Depending on your perspective, Jason Neubauer and Chris Stoikos have either assembled a toolbox that brings together a lot of interesting technologies like charging ports, detachable work lights, and wireless Bluetooth speakers, or they've crammed a lot of unnecessary features into a Frankenstein's monster of a product. I lean toward the former, myself -- yeah, I'm as surprised as you are -- but it's still a product with $249 price tag and an awfully optimistic valuation. That $5 million assessment looks especially generous given that Coolbox is still in the Lining Up Purchase Orders phase, and they're going to need to raise cash just to fulfill the preorders they already have.
Robert, Kevin, and Mark run for the hills at the sight of that valuation. Daymond John is more interested in cutting things down to size: He'll pay $500,000, but he wants a 25 percent stake and it's contingent on licensing the technology behind Coolbox to toolbox makers. Judging from the stinkface that Jason's making, the licensing approach doesn't sound terribly appealing.
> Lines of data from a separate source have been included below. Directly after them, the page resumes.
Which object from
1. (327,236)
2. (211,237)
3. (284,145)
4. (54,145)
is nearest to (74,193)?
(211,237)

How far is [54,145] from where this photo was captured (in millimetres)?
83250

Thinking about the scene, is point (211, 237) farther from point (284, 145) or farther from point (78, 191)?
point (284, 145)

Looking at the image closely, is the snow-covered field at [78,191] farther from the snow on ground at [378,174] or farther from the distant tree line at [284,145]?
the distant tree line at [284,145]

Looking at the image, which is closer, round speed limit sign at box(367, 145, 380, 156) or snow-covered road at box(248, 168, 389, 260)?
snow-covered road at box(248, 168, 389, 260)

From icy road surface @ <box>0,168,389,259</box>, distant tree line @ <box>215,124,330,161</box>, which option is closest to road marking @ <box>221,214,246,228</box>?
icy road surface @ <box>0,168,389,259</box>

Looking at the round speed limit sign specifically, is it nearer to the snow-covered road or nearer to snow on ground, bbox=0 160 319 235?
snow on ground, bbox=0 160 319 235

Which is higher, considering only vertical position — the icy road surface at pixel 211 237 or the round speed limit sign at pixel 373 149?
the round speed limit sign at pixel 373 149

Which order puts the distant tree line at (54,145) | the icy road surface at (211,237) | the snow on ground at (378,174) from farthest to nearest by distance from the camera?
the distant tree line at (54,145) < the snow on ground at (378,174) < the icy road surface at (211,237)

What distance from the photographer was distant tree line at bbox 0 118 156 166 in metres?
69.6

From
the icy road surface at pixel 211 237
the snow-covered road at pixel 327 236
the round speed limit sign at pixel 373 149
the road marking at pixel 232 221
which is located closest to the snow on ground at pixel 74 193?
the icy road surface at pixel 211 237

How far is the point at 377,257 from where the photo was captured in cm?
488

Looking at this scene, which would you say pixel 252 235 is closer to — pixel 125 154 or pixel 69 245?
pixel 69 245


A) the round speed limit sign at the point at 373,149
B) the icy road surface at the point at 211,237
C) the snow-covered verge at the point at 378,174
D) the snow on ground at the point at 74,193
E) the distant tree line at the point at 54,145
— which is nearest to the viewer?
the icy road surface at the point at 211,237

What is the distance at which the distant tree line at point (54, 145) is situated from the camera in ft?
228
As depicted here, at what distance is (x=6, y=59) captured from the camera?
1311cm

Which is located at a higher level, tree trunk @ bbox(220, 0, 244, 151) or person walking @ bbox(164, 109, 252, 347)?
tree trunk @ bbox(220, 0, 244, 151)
Thankfully, Lori's here to rescue Coolbox as she rescues all companies. (Were you not paying attention during that Shark Tank flashback segment?) She'll take 30 percent for her $500,000, and the only contingency she asks is that a promised purchase order from Lowe's actually materializes. Jason and Chris wonder if she might take 20 percent instead. She will not, but she's willing to rework her offer to a $500,000 line of credit, paid off at a 5 percent interest rate that ultimately gives her 15 percent of the business. That's fine by Jason and Chris, especially since Daymond rescinded his offer long ago.
Enjoy your trip to next year's Orgill Dealer Market, boys. Just remember who brought you there. And if you don't, Lori and Shark Tank will be happy to remind you.